Outro dia me deparei com uma mãe, em um grupo que frequento, perguntando sobre dicas para cuidar das roupas do bebê. A garotinha dela estava iniciando a alimentação sólida e, no melhor estilo mãe de primeira viagem, ela estava chocada com o poder que uma maçã tem de manchar roupas. Uma pera. Uma uva. Uma banana, oh, céus, as indeléveis manchas de banana!

Essas comidinhas da natureza são grandes "manchadoras" de roupas, assim como o leite materno, se não for lavado logo após aquela golfada. E, honestamente, quem tem tempo de lavar roupa imediatamente depois da golfada? A menos que você tenha um séquito na sua casa, disposto a atender imediatamente as urgências das roupas limpas, a possibilidade de você conseguir esfregar uma camisetinha do bebê, depois que ele devolveu o queijo que fabricou no estômago, é da ordem de: a mesma probabilidade de ele não devolver o queijo, caso esteja com uma roupa limpa.

Pensando em uma reposta para aquela mãe, criei toda uma teoria progressista, baseada em evidências científicas, de cunho altamente psiquiátrico e contemporâneo, sobre como cuidar das roupas do bebê quando o assunto é manchas. Acompanhem.

A vida materna começa e as roupas do bebê não estão manchadas. Muito provavelmente nessa fase, a mulher ainda está grávida. Em um determinado momento, o bebê começa a devolver leite e, por falta de experiência, de capricho, de treino, de empregada, ou, simplesmente, porque há mais com o que se preocupar do que ficar esfregando manchinha no tanque, as roupas começam a ressurgir na gaveta com algumas marcas mais escuras, na região da gola ou dos ombros.
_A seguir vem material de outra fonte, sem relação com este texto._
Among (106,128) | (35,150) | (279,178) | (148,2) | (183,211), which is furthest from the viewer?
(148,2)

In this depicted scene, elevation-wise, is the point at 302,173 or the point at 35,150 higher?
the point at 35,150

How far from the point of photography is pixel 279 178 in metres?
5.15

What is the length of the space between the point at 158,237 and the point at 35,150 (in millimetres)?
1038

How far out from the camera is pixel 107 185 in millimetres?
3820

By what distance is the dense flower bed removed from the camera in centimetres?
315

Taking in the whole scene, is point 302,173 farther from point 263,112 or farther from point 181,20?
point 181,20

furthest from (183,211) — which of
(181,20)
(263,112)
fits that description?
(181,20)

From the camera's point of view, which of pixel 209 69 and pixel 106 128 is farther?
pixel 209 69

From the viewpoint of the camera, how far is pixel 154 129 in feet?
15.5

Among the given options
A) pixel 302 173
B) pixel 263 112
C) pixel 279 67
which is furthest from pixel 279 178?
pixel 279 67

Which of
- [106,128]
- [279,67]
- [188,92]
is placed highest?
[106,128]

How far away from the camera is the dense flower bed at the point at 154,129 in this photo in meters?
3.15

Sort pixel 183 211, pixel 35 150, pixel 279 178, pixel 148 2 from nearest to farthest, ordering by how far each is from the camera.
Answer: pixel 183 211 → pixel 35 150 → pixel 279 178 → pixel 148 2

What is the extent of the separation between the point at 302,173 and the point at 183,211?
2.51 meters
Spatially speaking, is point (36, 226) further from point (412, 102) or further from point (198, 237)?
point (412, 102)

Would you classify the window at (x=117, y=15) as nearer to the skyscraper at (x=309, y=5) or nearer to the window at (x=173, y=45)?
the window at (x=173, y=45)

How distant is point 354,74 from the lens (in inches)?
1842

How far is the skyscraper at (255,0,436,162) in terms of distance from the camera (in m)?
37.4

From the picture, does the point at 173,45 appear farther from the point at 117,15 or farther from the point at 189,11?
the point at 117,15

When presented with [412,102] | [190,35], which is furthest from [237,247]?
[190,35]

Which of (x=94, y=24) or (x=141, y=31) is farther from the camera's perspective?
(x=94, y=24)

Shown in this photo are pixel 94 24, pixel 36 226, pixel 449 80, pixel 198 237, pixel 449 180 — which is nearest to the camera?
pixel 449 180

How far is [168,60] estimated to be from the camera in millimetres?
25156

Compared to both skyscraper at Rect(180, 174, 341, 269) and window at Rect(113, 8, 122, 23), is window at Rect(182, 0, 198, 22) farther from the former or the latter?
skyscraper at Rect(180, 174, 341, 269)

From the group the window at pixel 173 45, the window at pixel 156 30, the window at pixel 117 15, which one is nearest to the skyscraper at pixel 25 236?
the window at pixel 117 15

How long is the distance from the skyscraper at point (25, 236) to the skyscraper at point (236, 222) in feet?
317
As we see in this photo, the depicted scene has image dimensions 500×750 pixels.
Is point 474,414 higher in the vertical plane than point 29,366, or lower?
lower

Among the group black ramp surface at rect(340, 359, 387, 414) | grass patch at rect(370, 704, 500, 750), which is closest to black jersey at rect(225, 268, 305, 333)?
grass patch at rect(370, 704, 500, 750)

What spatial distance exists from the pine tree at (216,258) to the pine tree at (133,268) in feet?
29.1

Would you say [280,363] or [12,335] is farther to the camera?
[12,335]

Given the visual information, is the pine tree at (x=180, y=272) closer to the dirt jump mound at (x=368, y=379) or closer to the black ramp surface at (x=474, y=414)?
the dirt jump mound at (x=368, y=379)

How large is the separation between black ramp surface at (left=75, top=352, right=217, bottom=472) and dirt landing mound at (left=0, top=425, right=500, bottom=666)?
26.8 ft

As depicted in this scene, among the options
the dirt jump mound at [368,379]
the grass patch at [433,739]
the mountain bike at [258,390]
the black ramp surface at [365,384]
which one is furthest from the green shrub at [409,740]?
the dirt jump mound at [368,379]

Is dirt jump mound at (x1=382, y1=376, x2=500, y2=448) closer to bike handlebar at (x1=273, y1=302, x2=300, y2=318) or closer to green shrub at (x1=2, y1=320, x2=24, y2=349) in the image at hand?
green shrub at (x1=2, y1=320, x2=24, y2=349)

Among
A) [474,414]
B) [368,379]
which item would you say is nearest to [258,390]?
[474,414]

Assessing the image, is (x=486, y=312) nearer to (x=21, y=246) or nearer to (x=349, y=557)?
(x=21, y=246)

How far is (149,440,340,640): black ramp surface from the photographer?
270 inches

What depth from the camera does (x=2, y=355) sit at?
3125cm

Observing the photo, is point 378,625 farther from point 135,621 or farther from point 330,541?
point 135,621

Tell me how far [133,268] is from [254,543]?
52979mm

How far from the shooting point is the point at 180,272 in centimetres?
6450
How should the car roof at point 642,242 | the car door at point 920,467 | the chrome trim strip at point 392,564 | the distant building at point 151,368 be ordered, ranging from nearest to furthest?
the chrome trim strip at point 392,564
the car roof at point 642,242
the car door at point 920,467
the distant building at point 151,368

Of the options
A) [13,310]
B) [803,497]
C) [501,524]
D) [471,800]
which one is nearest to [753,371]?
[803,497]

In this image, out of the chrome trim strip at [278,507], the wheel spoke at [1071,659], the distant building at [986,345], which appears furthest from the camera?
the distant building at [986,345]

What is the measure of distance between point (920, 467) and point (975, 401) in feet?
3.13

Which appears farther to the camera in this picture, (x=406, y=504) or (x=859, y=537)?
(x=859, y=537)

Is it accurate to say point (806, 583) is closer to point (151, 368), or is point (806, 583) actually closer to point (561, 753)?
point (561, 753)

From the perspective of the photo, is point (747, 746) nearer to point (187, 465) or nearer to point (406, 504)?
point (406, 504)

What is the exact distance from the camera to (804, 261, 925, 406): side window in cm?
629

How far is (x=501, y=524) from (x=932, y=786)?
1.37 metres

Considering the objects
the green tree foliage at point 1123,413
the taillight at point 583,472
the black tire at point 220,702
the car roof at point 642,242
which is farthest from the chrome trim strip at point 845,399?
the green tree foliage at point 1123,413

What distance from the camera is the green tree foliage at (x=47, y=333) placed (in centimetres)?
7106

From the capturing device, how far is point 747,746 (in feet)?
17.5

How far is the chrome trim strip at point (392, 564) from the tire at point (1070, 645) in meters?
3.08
Mães mais atentas percebem as mesmas manchas em seus sutiãs, ombros e região dos seios das blusas mais claras.

Negação: lava aí mais umas vezes que isso vai desaparecer. Olha com um olho meio torto, parece que há algo de errado com aquele pagãozinho, mas finge que não vê. Vai desaparecer. Faz o seguinte, põe um babador em cima.
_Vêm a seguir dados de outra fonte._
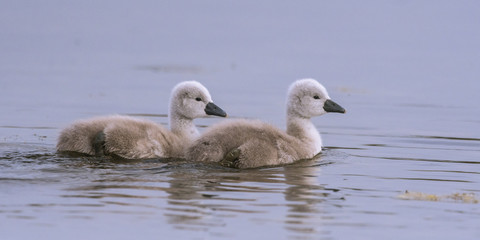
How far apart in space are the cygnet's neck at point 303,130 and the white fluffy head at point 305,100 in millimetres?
55

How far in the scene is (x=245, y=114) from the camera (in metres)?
15.6

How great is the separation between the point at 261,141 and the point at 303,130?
1373mm

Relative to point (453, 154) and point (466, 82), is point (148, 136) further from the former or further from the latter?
point (466, 82)

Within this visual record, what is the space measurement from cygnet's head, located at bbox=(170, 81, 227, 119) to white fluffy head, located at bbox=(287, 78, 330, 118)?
2.87 feet

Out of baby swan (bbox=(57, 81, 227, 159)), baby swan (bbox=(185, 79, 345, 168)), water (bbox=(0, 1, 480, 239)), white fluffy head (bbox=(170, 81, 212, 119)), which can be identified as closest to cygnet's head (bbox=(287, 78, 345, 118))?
baby swan (bbox=(185, 79, 345, 168))

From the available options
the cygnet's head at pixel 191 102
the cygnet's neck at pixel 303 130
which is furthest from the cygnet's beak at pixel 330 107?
the cygnet's head at pixel 191 102

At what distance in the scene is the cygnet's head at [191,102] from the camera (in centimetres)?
1181

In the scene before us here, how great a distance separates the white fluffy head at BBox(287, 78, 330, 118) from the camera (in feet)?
39.3

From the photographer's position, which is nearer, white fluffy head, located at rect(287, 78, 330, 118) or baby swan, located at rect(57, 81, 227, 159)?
baby swan, located at rect(57, 81, 227, 159)

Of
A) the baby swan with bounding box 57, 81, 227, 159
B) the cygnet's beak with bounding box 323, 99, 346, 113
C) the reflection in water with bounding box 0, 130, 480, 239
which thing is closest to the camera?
the reflection in water with bounding box 0, 130, 480, 239

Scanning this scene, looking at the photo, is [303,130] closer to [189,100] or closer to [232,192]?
[189,100]

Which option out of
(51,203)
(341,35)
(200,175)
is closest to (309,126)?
(200,175)

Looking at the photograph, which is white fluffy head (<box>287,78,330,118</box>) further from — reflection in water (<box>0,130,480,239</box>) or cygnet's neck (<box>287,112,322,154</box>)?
reflection in water (<box>0,130,480,239</box>)

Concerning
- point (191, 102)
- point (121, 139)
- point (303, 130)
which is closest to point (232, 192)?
point (121, 139)
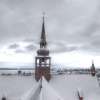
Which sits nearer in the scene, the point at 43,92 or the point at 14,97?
the point at 43,92

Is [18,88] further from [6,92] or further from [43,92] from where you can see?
[43,92]

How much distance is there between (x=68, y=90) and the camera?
33438mm

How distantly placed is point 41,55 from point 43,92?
18.3 meters

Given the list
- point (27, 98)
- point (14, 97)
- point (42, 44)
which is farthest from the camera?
point (42, 44)

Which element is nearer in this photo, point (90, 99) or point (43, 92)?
point (43, 92)

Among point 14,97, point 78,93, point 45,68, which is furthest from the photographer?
point 45,68

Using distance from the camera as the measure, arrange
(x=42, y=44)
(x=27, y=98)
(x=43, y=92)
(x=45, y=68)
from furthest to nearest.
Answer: (x=42, y=44) < (x=45, y=68) < (x=27, y=98) < (x=43, y=92)

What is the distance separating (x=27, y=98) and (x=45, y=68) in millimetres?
15488

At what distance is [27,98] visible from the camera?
2094cm

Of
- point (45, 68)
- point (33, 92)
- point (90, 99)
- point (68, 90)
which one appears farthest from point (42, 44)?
point (33, 92)

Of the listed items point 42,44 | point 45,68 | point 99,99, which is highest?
point 42,44

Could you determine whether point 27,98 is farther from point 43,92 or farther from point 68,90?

Eis que não só as manchas não desaparecem como também começam a piorar quando as frutinhas são apresentadas ao bebê. Agora não tem muito como ignorar, as manchas são truculentas e habitam a esmagadora maioria das roupinhas da criança, inclusive os babadores, que, aparentemente, servem para que se tenha mais uma peça para lavar, já que as crianças sabem como ninguém arrancá-los ou, no mínimo, esfregar mão de papinha por baixo deles. Chateada com todo o amor e dedicação empenhados naqueles conjuntos fofinhos e branquinhos (amarelinhos, verdinhos, azulzinhos) e cheios de frufrus, que começam a parecer sagu de tanta bolinha, a mãe resolve radicalizar.
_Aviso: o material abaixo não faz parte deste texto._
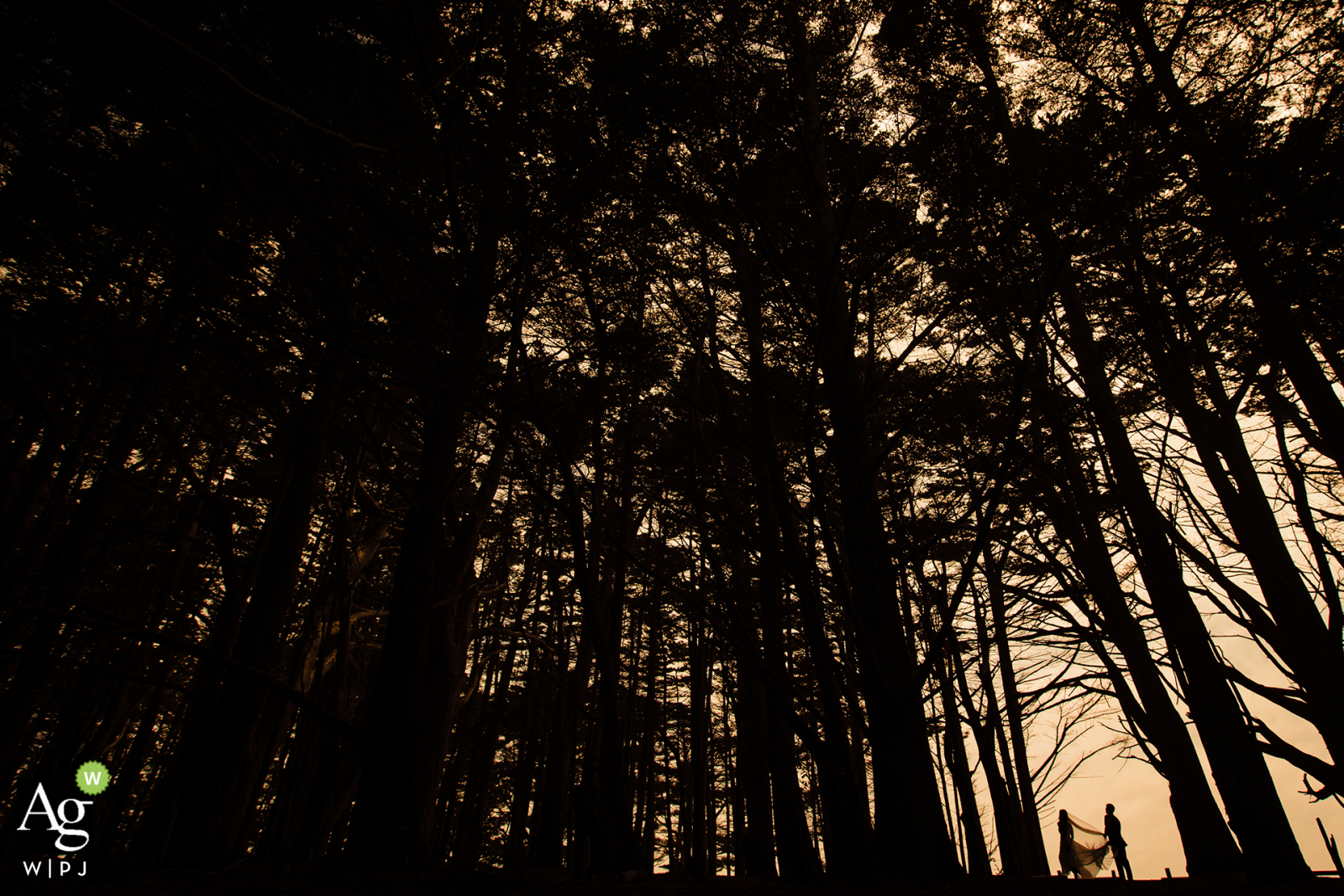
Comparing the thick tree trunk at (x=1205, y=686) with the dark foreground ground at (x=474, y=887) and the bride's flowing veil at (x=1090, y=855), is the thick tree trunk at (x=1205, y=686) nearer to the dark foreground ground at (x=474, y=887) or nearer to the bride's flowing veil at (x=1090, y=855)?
the dark foreground ground at (x=474, y=887)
Raiva: cata todo o monte de roupa manchada e separa em dois grupos: roupas de ficar em casa e de sair. Assim, pelo menos, ela não vai passar vergonha na festinha do prédio com aquele bebê simpático vestido de pano de limpar fogão.

Mas os dias com bebês pequenos passam como furacões e as manchas aparecem também nos joelhos, na bunda e na barriga. O bebê se arrasta pela casa, senta na terra, engatinha. Uma análise mais profunda do guarda-roupa sugere uma nova tristeza: economizamos as roupas de sair para ocasiões especiais e elas, simplesmente, não servem mais. Agora o guarda-roupa do bebê está dividido em 70% de roupas manchadas e 30% de peças para sair que não servem.

Barganha: essa é a fase de apelar para as promessas dos detergentes, sabões, removedores de manchas milagrosos. Compra-se toda uma gama de produtos, pergunta-se para a avó que, na maior cara lavada, diz que basta esfregar uma a uma com sabão de coco e deixar quarando no sol!

Eis que a luta entre mãe e mancha parece estar entrando nos eixos. Aquelas que adotam o conselho da avó costumam ter mais sucesso do que a galera dos produtos milagrosos, mas ambas chegaram na fase de compreender que precisam atuar drasticamente contra as "maledetas". Parece estar entrando nos eixos, eu disse? Mas eis que a pequena criança descobre novos amigos: massinha de modelar, tinta plástica, canetinhas. As novas aliadas das bananas e maçãs. Não só isso, eles comem chocolate agora. E suco de uva. Integral.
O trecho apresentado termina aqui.